But when Gurney questions the true nature of all this bloodshed, and zeroes in on peculiar aspects of the individual murders, his involvement is suddenly terminated.
Obsessed with evidence that doesn’t support the official version of events, Gurney cannot let go of the case.
Despite intense opposition from the police, as well as from dangerous fanatics lurking in the shadows, he begins to uncover an astonishing structure of deception —learning that nothing in White River it what it seems to be.
Synopsis of White River Burning taken from Amazon
White River Burning by John Verdon review
Very good plot. White River Burning is the novel I liked the most after the first one, though it doesn’t quite surpass it.
After reading the review and after some questioning by Gurney to some characters, I guessed who the bad guy was; though I already suspected earlier in the book. And I confirmed it almost at the end, before Gurney. But that’s what makes reading more exciting: to find out if you’re right.

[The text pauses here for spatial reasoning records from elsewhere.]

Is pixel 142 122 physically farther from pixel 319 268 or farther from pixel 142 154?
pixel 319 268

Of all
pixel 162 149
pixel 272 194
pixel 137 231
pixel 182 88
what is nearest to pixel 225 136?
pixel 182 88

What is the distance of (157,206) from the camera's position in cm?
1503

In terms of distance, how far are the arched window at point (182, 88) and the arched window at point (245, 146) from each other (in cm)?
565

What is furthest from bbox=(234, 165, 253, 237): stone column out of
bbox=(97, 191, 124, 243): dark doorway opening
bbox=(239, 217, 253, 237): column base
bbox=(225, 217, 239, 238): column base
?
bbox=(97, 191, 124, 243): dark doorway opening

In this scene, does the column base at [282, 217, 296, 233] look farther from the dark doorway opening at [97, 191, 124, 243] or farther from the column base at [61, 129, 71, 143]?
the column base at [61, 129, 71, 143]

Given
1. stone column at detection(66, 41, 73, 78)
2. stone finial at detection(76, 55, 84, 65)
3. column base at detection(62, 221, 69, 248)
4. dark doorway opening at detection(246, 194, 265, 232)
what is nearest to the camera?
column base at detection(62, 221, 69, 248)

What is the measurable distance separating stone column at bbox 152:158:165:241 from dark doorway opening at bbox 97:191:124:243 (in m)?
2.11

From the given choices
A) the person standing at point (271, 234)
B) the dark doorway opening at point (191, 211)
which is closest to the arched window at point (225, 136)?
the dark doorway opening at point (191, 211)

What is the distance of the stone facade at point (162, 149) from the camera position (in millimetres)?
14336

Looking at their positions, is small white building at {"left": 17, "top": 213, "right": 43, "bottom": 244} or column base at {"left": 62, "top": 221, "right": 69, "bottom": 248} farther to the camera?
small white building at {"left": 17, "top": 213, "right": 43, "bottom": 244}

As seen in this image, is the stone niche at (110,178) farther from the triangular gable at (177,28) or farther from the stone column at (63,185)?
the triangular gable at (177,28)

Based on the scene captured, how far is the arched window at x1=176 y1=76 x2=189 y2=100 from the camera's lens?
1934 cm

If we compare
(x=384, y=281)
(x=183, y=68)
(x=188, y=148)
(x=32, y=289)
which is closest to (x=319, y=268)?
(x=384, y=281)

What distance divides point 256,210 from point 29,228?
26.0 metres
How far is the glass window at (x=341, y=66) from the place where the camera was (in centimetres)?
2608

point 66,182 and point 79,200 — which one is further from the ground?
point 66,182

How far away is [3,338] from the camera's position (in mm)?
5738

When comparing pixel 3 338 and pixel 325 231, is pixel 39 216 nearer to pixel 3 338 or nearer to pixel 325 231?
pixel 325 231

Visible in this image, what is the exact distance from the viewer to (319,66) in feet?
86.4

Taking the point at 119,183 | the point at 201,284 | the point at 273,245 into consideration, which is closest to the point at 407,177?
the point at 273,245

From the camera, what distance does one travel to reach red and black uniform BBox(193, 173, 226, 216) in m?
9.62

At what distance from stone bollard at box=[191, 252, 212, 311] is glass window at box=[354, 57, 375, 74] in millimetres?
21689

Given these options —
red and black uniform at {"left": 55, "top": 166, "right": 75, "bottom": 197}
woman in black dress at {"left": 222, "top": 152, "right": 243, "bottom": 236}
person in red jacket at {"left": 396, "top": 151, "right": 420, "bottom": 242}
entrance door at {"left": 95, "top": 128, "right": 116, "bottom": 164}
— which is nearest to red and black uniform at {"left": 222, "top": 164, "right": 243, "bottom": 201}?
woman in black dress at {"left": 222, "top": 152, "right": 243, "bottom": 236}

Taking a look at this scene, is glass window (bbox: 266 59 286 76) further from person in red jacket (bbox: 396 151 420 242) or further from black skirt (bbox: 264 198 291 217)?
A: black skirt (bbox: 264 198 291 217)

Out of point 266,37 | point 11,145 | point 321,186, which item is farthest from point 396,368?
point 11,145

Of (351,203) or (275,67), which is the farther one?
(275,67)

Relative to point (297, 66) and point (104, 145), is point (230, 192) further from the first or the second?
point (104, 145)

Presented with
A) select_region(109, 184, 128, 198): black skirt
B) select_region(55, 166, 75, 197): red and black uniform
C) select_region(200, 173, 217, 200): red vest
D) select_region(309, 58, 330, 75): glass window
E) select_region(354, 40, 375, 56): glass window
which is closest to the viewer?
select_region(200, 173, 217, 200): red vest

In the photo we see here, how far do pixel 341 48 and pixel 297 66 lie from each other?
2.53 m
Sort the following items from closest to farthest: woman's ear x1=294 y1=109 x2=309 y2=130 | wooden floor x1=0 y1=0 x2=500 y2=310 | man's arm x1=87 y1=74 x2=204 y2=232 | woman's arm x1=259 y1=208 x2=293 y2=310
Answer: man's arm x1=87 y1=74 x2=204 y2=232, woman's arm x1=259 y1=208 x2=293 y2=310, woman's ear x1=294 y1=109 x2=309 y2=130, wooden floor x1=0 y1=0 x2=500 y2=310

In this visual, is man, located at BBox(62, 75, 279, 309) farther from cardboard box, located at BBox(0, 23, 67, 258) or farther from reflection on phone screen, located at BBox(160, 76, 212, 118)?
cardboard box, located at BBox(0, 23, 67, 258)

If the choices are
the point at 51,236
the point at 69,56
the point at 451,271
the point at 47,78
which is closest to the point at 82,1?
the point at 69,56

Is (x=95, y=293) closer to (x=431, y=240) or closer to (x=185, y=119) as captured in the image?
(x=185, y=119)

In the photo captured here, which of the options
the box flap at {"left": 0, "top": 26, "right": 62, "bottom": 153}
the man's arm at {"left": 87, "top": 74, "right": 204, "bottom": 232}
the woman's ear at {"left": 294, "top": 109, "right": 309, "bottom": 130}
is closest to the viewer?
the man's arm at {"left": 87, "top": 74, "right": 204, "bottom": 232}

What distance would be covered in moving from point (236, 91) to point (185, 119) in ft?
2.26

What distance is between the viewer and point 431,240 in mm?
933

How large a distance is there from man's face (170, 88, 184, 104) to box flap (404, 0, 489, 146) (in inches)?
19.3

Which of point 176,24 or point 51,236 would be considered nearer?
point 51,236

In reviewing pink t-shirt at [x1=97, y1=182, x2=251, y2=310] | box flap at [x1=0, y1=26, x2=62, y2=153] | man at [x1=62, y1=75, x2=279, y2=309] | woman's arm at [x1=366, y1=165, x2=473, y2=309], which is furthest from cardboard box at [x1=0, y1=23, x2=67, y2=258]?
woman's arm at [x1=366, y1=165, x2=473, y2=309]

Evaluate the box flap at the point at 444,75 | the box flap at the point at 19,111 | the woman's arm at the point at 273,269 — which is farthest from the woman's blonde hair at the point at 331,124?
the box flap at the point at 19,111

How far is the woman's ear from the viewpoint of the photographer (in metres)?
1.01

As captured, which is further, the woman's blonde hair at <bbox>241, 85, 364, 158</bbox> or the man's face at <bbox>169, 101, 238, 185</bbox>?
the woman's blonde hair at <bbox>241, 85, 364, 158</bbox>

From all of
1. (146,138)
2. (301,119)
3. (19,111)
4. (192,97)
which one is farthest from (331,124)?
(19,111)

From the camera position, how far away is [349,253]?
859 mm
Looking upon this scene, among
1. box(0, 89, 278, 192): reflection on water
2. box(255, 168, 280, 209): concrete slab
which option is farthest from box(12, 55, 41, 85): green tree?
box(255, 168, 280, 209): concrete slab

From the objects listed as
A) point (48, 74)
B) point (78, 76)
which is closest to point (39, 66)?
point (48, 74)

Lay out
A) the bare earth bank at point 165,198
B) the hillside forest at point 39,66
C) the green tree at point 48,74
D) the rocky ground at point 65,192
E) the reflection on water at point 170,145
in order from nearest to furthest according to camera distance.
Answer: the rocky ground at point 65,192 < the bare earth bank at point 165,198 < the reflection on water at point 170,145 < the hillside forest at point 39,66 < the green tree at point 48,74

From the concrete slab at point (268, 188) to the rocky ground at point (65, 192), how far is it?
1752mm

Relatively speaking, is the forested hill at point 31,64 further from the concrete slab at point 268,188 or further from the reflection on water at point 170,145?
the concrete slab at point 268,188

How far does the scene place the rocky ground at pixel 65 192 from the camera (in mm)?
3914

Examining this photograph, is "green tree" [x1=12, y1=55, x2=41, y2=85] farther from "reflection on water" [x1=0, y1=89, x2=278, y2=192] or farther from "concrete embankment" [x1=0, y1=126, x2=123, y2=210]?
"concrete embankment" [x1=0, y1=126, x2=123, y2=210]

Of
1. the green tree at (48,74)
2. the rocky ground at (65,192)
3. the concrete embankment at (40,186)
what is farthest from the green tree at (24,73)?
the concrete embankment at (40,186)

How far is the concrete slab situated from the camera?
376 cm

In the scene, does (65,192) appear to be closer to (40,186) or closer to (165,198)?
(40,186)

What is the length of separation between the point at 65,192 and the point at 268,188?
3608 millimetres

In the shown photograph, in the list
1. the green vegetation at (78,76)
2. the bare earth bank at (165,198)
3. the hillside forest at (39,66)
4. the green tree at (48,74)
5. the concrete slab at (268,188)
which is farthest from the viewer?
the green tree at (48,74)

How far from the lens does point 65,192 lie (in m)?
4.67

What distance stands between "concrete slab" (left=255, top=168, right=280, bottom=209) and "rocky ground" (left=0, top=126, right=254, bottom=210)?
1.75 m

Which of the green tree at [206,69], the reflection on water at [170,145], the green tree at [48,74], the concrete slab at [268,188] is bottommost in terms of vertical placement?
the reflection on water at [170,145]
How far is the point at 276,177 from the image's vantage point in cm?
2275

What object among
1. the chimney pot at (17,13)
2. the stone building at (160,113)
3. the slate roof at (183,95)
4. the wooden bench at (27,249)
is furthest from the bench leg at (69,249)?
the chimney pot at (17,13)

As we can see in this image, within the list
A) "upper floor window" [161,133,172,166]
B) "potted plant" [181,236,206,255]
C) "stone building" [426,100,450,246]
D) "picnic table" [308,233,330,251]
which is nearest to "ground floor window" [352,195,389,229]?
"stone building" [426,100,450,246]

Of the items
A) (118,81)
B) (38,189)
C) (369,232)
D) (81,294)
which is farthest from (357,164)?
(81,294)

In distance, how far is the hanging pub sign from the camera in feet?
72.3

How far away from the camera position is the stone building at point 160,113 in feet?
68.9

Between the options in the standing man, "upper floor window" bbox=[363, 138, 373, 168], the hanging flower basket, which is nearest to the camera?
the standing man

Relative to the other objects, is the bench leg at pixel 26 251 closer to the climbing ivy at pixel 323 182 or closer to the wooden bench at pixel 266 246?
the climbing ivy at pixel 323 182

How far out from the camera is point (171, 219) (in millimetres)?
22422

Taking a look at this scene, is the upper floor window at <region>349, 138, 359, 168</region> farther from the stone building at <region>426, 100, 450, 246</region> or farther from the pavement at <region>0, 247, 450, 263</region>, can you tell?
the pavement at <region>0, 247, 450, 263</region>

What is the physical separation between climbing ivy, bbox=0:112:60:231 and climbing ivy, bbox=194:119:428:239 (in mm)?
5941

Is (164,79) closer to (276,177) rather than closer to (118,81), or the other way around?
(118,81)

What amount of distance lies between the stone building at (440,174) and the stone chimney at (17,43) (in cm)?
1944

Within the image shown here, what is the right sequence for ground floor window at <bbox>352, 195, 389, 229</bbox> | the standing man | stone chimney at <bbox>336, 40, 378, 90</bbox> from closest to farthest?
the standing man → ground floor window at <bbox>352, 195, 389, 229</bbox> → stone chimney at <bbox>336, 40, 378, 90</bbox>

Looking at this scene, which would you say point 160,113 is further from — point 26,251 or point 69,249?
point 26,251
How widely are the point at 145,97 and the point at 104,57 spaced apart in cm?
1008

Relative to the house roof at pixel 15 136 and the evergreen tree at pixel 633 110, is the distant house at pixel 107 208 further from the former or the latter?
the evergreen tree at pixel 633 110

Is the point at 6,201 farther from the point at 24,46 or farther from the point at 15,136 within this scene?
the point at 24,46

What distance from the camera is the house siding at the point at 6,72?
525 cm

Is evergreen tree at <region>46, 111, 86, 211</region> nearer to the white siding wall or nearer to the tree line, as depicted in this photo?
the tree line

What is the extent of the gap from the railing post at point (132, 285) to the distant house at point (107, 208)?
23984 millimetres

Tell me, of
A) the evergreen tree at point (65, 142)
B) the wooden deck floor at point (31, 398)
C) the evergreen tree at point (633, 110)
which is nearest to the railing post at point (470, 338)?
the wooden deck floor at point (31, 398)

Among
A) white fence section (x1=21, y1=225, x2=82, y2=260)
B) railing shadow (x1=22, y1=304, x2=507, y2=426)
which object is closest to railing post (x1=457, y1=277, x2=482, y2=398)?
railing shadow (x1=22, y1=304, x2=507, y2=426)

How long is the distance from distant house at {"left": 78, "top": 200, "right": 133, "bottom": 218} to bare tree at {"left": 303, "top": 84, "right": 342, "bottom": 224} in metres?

After everything is discovered, the ending is a bit flat, and it’s not the first time. The summary of how the loose ends are tied is narrated in a way that I don’t particularly like much. It feels cut short. But it doesn’t really matter because the novel is that good.
The only negative point, apart from what I’ve already said, is the perfection of Gurney’s wife and, after reading five books, the complications and the emotional blackmails? from the wife to the husband. They are topics that deviate from the interest in the main plot and don’t add much.
To sum up, I’d highly recommend it and I’m waiting for the next one.